● **YOUR OBJECTIVE**
Extend the passage below on abusers' awareness of their own behavior, starting right after its final sentence.

● **EXTRACT**
——
Everyone is responsible for their own actions, but this does not necessarily mean that people are always aware of their behaviours, as we only see the world through the lens of our own experiences and belief systems. So to an abuser (and to an abused person) it may appear to them that all is normal. This can be because to them, their actions of abusing is normal in their personal zones of familiarity and because they view it as normal behaviour, they are not necessarily aware that their behaviour is anything other than normal.
In this unconscious way of being, it does not absolve us of our responsibilities and the onus is on the individual to address the harm they have caused by their behaviour. In saying this though, it is not always easy to begin to resolve a state such as this; if someone does not recognise their behaviour as abusive, how then do they acknowledge its existence in the first place and if they don’t recognise it and acknowledge it, how do they then move on to the next step of having the willingness to do something about it.
The other thing to consider here is that there are those that behave in an abusive manner with a sense of understanding and knowing. This is a very different scenario altogether. Although it is important to consider that the driving mechanisms of such behaviours could still very possibly have roots in what lays out of the view of their conscious awareness.
——
● **SUPPLIED DATA**
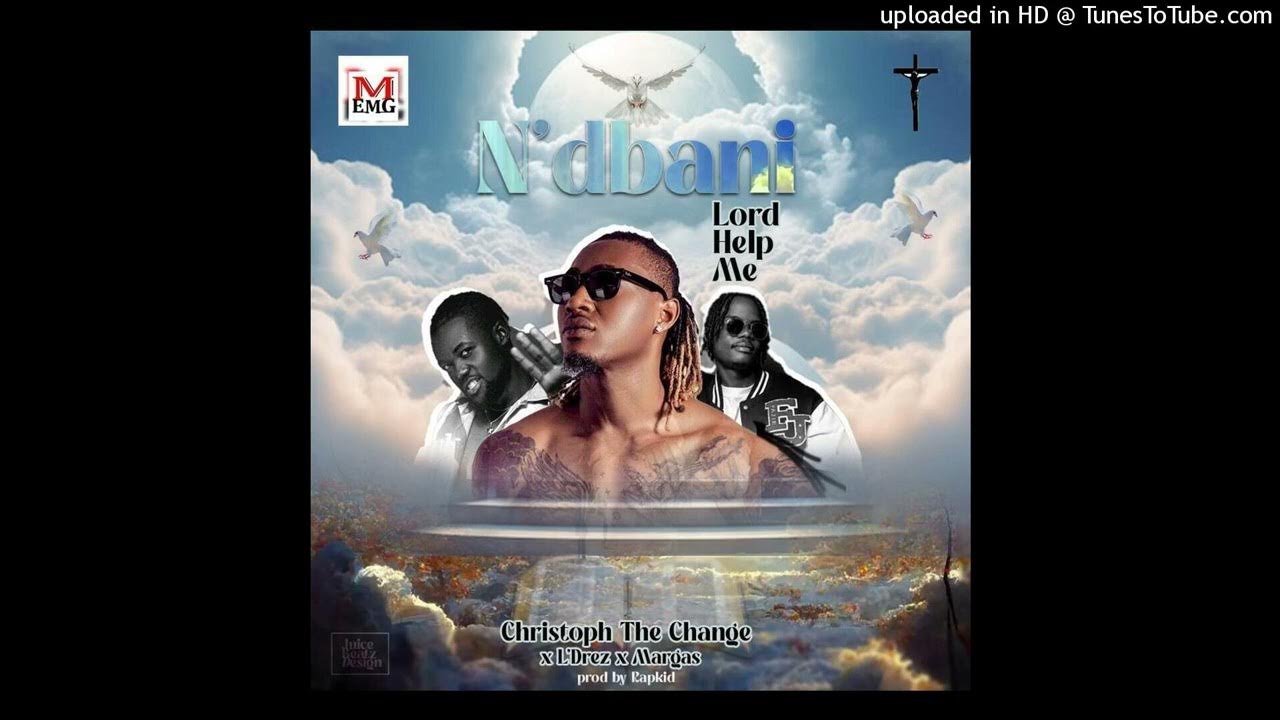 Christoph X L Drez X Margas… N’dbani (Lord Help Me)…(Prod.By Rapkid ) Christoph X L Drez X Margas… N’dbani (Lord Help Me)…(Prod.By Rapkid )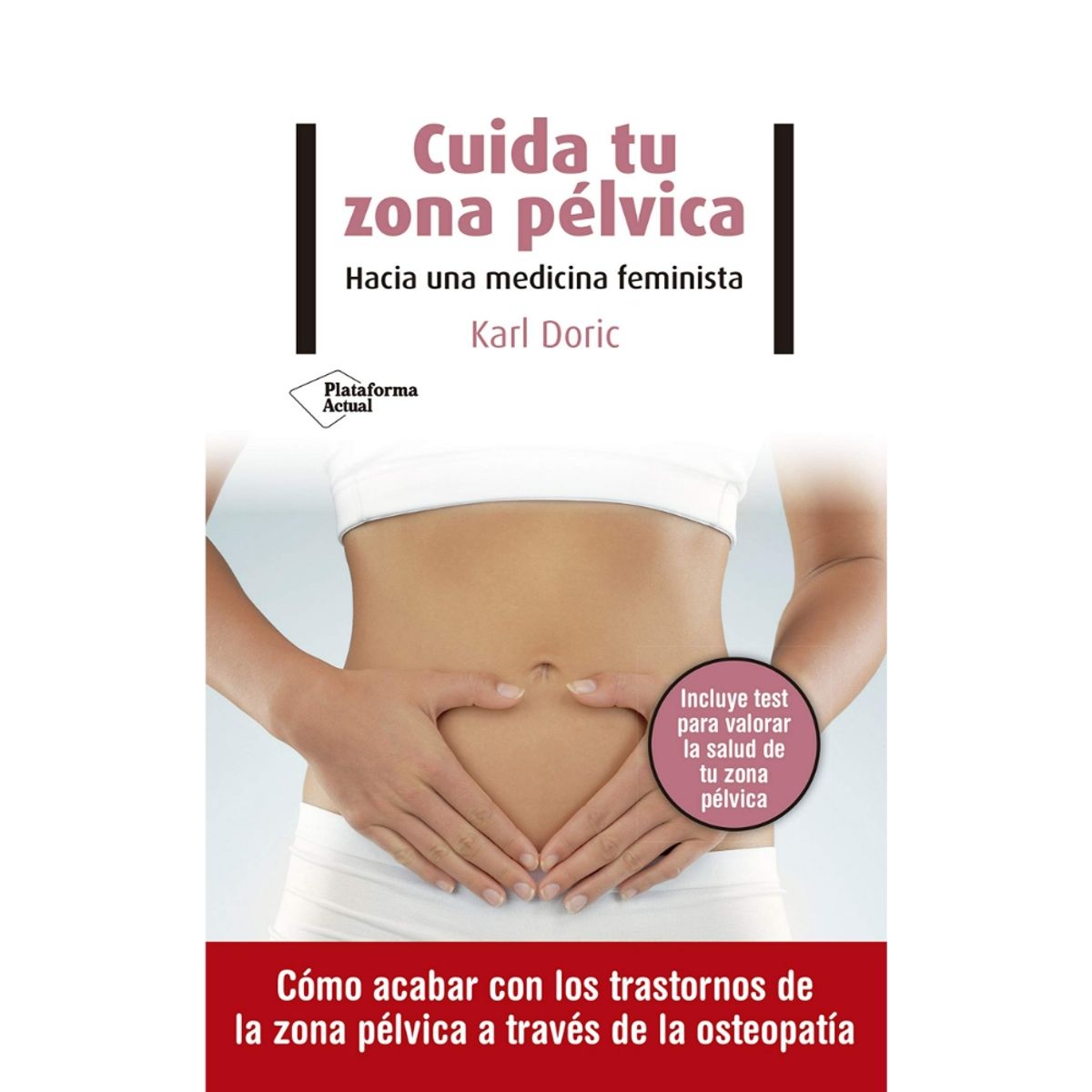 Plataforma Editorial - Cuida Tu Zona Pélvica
——
● **RESPONSE TO THE EXERCISE**
Unfortunately, recognising that you may be in an abusive situation can be a challenge and confusing to identify. There are however some characteristics worth looking out for if you feel you are being abused.
You feel you are being abused.
The abuser does not want to discuss opinions with you and or listen to anyone who does not agree with them.
You detect underlying threats contained in many of their communications.
You feel manipulation, coercion or even blackmail tactics are used to get a desired outcome from you.
The abuser has polarised or concrete thinking, demanding that others do what they deem to be the “only way”.
You feel that the abuser is promoting social isolation and that you are being discouraged from seeing your friends, family or any form of social interaction.
You have felt, feel or often feel fearful.
You are beginning to make unreasonable and / or illogical excuses for the abusers behaviour against you.
You have felt, feel or often feel a trepidation of the abuser, a feeling of ‘walking on eggshells’ as a result of never knowing what is going to happen next.
The most important part of abuse spotting is the act of recognition. Without this first step it is unlikely that the following steps of acknowledgment and action are ever likely to occur, so the patterns of behaviour being used against you and your acceptance of them, will more often than not be repeated time and time again. This is because it is important to understand that by allowing the situation to continue is in essence making you complicit and until actions are taken to change the situation, the abuse will more often than not continue.
Once you have acknowledged that you are in an abusive situation there are important steps to take to remove yourself. The most important of which is the recognition that our lives are determined by the choices we make. We can choose to allow ourselves to remain in a situation we are not happy with, or we can choose to remove ourselves.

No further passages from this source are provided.